ECLI:NL:HR:2012:BU2064
Hoge Raad
- Cassatie
- A.J.A. van Dorst
- J. de Hullu
- M.A. Loth
- Rechtspraak.nl
Cassatie over de redelijke termijn in WOTS-zaak en de gevolgen voor strafoplegging
In deze zaak heeft de Hoge Raad op 24 januari 2012 uitspraak gedaan in een cassatieprocedure met betrekking tot de redelijke termijn zoals bedoeld in artikel 6, eerste lid, van het Europees Verdrag voor de Rechten van de Mens (EVRM). De zaak betreft een verzoek van de Bondsrepubliek Duitsland tot overname van de tenuitvoerlegging van een rechterlijke beslissing tegen een veroordeelde, die op dat moment gedetineerd was in Nederland. De veroordeelde had eerder zijn hoger beroep ingetrokken om snel naar Nederland te kunnen terugkeren, maar ondervond een vertraging van 11 maanden in de teruglevering.
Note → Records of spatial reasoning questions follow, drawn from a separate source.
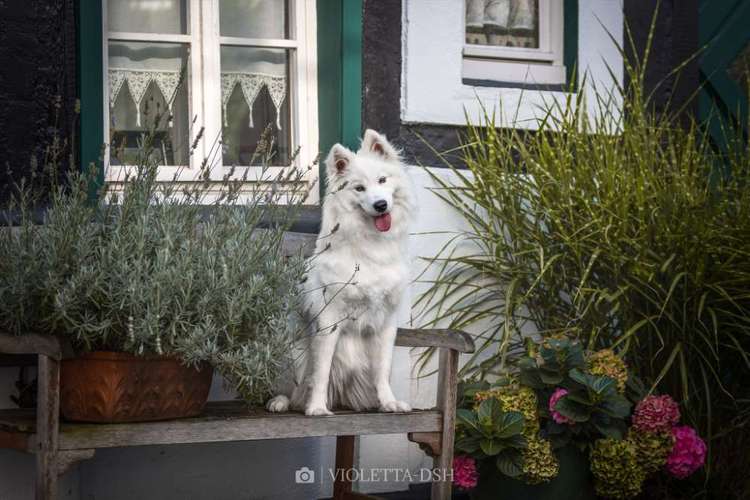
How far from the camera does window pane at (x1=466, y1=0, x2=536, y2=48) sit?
15.1ft

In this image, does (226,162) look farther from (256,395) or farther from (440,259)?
(256,395)

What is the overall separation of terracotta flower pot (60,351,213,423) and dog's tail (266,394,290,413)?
16.1 inches

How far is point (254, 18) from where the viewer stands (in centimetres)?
420

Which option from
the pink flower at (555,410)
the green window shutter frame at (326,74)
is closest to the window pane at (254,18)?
the green window shutter frame at (326,74)

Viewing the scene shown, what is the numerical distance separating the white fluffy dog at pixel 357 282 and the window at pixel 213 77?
80 cm

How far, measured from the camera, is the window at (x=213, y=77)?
4.00 meters

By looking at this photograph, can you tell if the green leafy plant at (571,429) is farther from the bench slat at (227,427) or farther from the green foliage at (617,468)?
the bench slat at (227,427)

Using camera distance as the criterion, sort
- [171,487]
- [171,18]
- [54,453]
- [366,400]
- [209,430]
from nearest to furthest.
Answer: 1. [54,453]
2. [209,430]
3. [366,400]
4. [171,487]
5. [171,18]

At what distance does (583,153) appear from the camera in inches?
161

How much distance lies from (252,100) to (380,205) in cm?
123

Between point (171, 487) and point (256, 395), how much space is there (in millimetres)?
911

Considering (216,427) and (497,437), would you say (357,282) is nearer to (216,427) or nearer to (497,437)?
(216,427)

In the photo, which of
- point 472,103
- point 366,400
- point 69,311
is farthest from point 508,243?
point 69,311

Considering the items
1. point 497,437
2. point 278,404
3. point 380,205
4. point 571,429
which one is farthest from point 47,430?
point 571,429
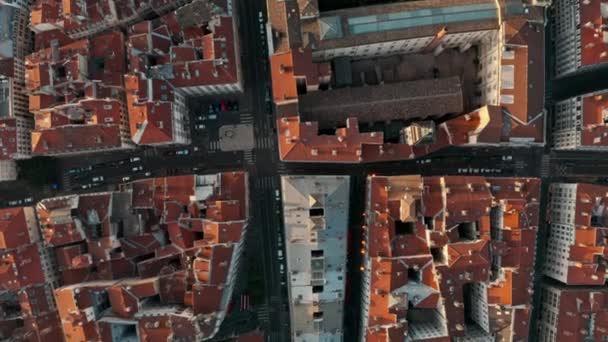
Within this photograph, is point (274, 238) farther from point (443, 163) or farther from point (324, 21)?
point (324, 21)

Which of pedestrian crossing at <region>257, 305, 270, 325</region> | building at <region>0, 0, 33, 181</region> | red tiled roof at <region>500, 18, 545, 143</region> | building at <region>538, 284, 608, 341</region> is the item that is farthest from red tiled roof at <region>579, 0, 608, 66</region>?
building at <region>0, 0, 33, 181</region>

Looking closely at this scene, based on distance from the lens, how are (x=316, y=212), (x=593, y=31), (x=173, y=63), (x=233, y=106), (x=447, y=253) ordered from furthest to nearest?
(x=233, y=106) → (x=316, y=212) → (x=447, y=253) → (x=173, y=63) → (x=593, y=31)

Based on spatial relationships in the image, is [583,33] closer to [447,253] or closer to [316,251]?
[447,253]

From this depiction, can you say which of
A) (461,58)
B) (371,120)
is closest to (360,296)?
(371,120)

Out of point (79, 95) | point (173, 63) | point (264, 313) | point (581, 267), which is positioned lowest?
point (264, 313)

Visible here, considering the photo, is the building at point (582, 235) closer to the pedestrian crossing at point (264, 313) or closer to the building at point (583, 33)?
the building at point (583, 33)

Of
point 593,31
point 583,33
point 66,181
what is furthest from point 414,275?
point 66,181

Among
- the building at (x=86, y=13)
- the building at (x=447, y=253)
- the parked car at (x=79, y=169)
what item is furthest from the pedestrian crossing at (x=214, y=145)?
the building at (x=447, y=253)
De Rechtbank te 's-Gravenhage had in haar uitspraak erkend dat de duur van de teruglevering onwenselijk lang was, maar oordeelde dat deze niet onredelijk lang was in de zin van het EVRM. De Hoge Raad bevestigde dit oordeel en oordeelde dat de Rechtbank niet had hoeven aangeven in welke mate de straf was verlaagd vanwege de lange duur van de teruglevering, omdat er geen sprake was van een overschrijding van de redelijke termijn. De Hoge Raad benadrukte dat, indien de redelijke termijn wel was overschreden, de rechter bij de strafoplegging had moeten vermelden welke straf zou zijn opgelegd indien de redelijke termijn niet was overschreden. De Hoge Raad verwierp het beroep van de veroordeelde, waarmee de uitspraak van de Rechtbank in stand bleef.